SELECTED PASSAGE —

(begin)

As theCd_1−xMn_xTe crystal has excellent application prospects, cultivating a single crystal with good quality is necessary, as well as studying its crystalline perfection and mechanical and thermal properties, to lay a solid foundation for future applications. However, the mechanical properties of semiconductor materials change due to dislocations introduced by the fabrication process of devices. These dislocations affect carrier density, carrier mobility and lifetime, thereby influencing the photoelectric properties of the crystal⁹. Numerous studies have been conducted on Cd_1−xMn_xTe crystal, particularly on the correlations between crystal growth, quality evaluation and properties. However, to date, limited research has been published on the mechanical properties of the Cd_1−xMn_xTe crystal. Therefore, understanding the mechanical properties for controlling the crystal growth is important, as well as eliminating the dislocations and improving the photoelectric property of the crystals. The vertical Bridgman (VB) method is widely used to grow Cd_1−xMn_xTe crystals. Roy et al.¹⁰ proposed that the VB method can grow Cd_1−xMn_xTe crystals without large Te inclusions. However, for the crystals grown through this method, the high tendency of twin formation is a severe problem in device application. The Te-rich solution method can be used to grow a Cd_1−xMn_xTe single crystal below the phase-transition temperature to reduce the occurrence of phase-transition twins¹¹. Moreover, using vanadium as a doping impurity can compensate for double-ionised Cd vacancies and shallow level impurities to increase the resistivity of the Cd_1−xMn_xTe crystal¹².

(end)

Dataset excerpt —
(begin)

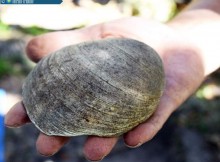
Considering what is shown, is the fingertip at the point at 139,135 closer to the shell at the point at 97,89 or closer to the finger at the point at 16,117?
the shell at the point at 97,89

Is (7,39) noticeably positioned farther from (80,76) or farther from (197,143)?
(80,76)

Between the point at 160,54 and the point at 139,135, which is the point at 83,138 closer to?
the point at 160,54

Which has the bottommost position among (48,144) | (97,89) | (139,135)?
(48,144)

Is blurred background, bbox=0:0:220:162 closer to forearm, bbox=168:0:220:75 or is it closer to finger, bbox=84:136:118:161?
finger, bbox=84:136:118:161

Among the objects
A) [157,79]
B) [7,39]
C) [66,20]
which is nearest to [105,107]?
[157,79]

(end)

EXERCISES —
1. Reproduce verbatim the portion of the listing that begins with the line containing "Among the objects" and runs through the final line of the listing, including both the first and last lines.
2. Extend the passage on growing Cd_1−xMn_xTe crystals and their mechanical properties, starting right after its final sentence.

IN RESPONSE —
1.
Among the objects
A) [157,79]
B) [7,39]
C) [66,20]
which is nearest to [105,107]?
[157,79]

2.
In this work, Cd_0.9Mn_0.1Te: V (VCMT) single crystal with vanadium doping concentration of 5 × 10¹⁷ atoms/cm³ was grown by Te solution (10% excess) VB method. The quality evaluation and crystal structure were analysed by powder X-ray diffraction (XRD), ultraviolet-visible-near infrared (UV-VIS-NIR) spectra and Fourier transform infrared spectroscope (FT-IR) to provide information on the material band gap width. The mechanical strength of the crystal was determined by a Vickers indentation tester, and the mechanical properties of microhardness (H_v), fracture toughness (K_c), brittleness index (B_i) and yield strength (δ_y) were systematically studied. Then, the thermal stability of the crystal was examined by thermogravimetric analysis (TGA). The current-voltage (I-V) characteristics and gamma-ray spectral were measured to calculate the resistivity and the energy resolution of the crystalfor the detector application.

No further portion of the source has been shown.